Everything from the line that contains "From the given" through the last line of the listing must be copied exactly, with both of those lines included and no others.
** START Material for this exercise **
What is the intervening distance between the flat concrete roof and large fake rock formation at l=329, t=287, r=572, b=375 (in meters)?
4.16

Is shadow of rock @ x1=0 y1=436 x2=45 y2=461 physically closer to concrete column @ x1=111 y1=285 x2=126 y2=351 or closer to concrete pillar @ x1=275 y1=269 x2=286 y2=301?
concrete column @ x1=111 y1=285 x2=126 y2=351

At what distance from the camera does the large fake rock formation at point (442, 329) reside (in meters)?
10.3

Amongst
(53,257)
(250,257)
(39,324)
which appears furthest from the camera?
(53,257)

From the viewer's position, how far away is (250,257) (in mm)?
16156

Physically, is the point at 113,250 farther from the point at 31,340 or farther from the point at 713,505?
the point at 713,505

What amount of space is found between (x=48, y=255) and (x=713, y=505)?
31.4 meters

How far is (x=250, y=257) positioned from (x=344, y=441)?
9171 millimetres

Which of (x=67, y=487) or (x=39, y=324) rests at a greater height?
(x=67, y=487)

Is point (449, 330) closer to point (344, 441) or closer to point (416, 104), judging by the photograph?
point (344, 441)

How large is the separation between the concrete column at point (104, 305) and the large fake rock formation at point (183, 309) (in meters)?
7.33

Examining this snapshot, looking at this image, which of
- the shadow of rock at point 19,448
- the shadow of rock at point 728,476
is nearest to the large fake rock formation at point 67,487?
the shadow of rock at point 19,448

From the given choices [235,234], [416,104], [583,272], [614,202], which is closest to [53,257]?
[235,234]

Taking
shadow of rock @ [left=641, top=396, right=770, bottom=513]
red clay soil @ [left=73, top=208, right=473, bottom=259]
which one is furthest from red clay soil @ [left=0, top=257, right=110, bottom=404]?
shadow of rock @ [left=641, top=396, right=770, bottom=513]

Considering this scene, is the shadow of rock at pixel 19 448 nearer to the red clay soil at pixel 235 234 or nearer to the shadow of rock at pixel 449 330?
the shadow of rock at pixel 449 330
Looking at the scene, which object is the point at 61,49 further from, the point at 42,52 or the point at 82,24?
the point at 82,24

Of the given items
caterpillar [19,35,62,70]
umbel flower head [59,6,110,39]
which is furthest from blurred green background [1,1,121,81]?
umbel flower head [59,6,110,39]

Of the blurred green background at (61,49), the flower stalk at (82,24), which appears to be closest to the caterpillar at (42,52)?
** END Material for this exercise **
**The answer**
From the given choices [235,234], [416,104], [583,272], [614,202], which is closest to [53,257]?
[235,234]

Taking
shadow of rock @ [left=641, top=396, right=770, bottom=513]
red clay soil @ [left=73, top=208, right=473, bottom=259]
which one is furthest from red clay soil @ [left=0, top=257, right=110, bottom=404]?
shadow of rock @ [left=641, top=396, right=770, bottom=513]

Considering this scene, is the shadow of rock at pixel 19 448 nearer to the red clay soil at pixel 235 234 or nearer to the shadow of rock at pixel 449 330?
the shadow of rock at pixel 449 330
Looking at the scene, which object is the point at 61,49 further from, the point at 42,52 or the point at 82,24?
the point at 82,24

Of the given items
caterpillar [19,35,62,70]
umbel flower head [59,6,110,39]
which is furthest from blurred green background [1,1,121,81]?
umbel flower head [59,6,110,39]

Of the blurred green background at (61,49), the flower stalk at (82,24), which appears to be closest to the caterpillar at (42,52)?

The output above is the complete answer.